## PROBLEM STATEMENT
Pick up the EKS load balancer configuration text below at the point where it stops and keep writing it.

## TEXT SECTION
[Start of section]

AWS EKS can create and attach Elastic Load Balancers as a Kubernetes Resource. For more information, go to Application load balancing on Amazon EKS in the EKS documentation.

Create a Load Balancer by saving the following configuration to a file named loadbalancer.yaml, and then apply it to your cluster.

  ---
  # Source: networking/templates/nginx/controller.yaml
  apiVersion: v1
  kind: ServiceAccount
  metadata:
    name: harness-serviceaccount
    namespace: harness
  ---
  # Source: networking/templates/nginx/controller.yaml
  apiVersion: v1
  kind: ConfigMap
  metadata:
    name: harness-ingress-controller
    namespace: harness
    labels:
  data:
    proxy-body-size: 1024m
    proxy-read-timeout: "600"
    proxy-send-timeout: "600"
  ---
  # Source: networking/templates/nginx/controller.yaml
  apiVersion: rbac.authorization.k8s.io/v1
  kind: Role
  metadata:
    name: harness-role
    namespace: harness
  rules:
  - apiGroups:
    - ""
    resources:
    - namespaces
    verbs:
    - get
  - apiGroups:
    - ""
    resources:
    - configmaps
    - pods
    - secrets
    - endpoints
    verbs:
    - update
    - get
    - list
    - watch
  - apiGroups:
    - ""
    resources:
    - services
    verbs:
    - get
    - list
    - update
    - watch
  - apiGroups:
    - extensions
    - networking.k8s.io
    resources:
    - ingresses
   verbs:
    - get
    - list
    - watch
  - apiGroups:
    - extensions
    - networking.k8s.io
    resources:
    - ingresses/status
    verbs:
    - update
  - apiGroups:
    - ""
    resourceNames:
    - ingress-controller-leader-harness
    resources:
    - configmaps
    verbs:
    - get
    - update
  - apiGroups:
    - ""
    resources:
    - configmaps
    verbs:
    - create
  - apiGroups:
    - ""
    resources:
    - endpoints
    verbs:
    - create
    - get
    - update
  - apiGroups:
    - ""
    resources:
    - events
    verbs:
    - create
    - patch
  ---
  # Source: networking/templates/nginx/controller.yaml
  apiVersion: rbac.authorization.k8s.io/v1
  kind: RoleBinding
  metadata:
    name: harness-role-hsa-binding
    namespace: harness
  roleRef:
    apiGroup: rbac.authorization.k8s.io
    kind: Role
    name: harness-role
  subjects:
    - kind: ServiceAccount
      name: harness-serviceaccount
      namespace: harness
  ---
  # Source: networking/templates/nginx/controller.yaml
  apiVersion: v1
  kind: Service
  metadata:
    name: harness-ingress-controller
    namespace: harness
    labels:
    annotations:
  spec:
    selector:
      app: harness-ingress-controller
    type: 'LoadBalancer'
    # externalTrafficPolicy: 'Cluster'
    ports:
    - name: health
      protocol: TCP
      port: 10254
      targetPort: 10254
    - name: http
      port: 80
      protocol: TCP
      targetPort: http
    - name: https
      port: 443
      protocol: TCP
      targetPort: https
  ---
  # Source: networking/templates/nginx/default-backend.yaml
  apiVersion: v1
  kind: Service
  metadata:
    name: default-backend
    namespace: harness
    labels:
  spec:
    ports:
    - name: http
      port: 80
      protocol: TCP
      targetPort: 8080
    selector:
      app: default-backend
    type: ClusterIP
  ---
  # Source: networking/templates/nginx/controller.yaml
  kind: Deployment
  apiVersion: apps/v1
  metadata:
    name: harness-ingress-controller
    namespace: harness
    labels:
  spec:
    replicas: 1
    selector:
      matchLabels:
        app: harness-ingress-controller
    progressDeadlineSeconds: 300
    strategy:
      rollingUpdate:
        maxSurge: 1
        maxUnavailable: 1
      type: RollingUpdate
    template:
      metadata:
        labels:
          app: "harness-ingress-controller"

[End of section]

## DATA SECTION
[Start of section]

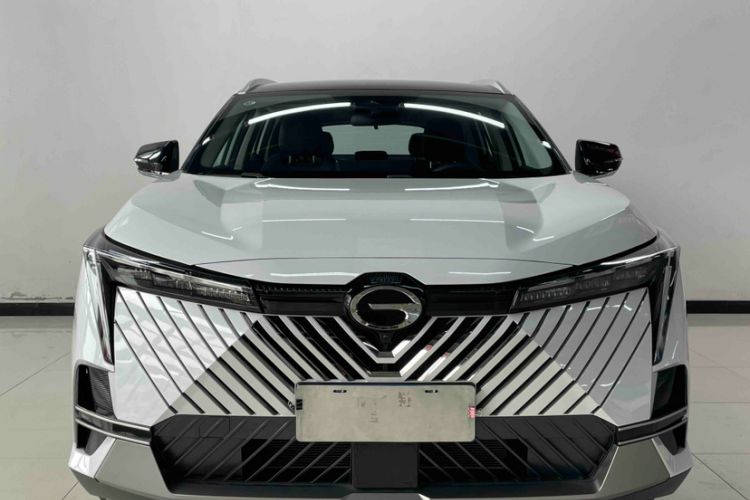 Used GAC Trumpchi EMKOO 2022 1.5T Supernova Pro Edition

[End of section]

## RESPONSE BOX
      spec:
        affinity:
          podAntiAffinity:
            requiredDuringSchedulingIgnoredDuringExecution:
              - labelSelector:
                  matchLabels:
                    app: "harness-ingress-controller"
                topologyKey: kubernetes.io/hostname
        serviceAccountName: harness-serviceaccount
        terminationGracePeriodSeconds: 60
        securityContext:
          runAsUser: 101
        containers:
        - image: us.gcr.io/k8s-artifacts-prod/ingress-nginx/controller:v1.0.0-alpha.2
          name: nginx-ingress-controller
          imagePullPolicy: IfNotPresent
          envFrom:
          - configMapRef:
              name: harness-ingress-controller
          resources:
            limits:
              memory: 512Mi
            requests:
              cpu: "0.5"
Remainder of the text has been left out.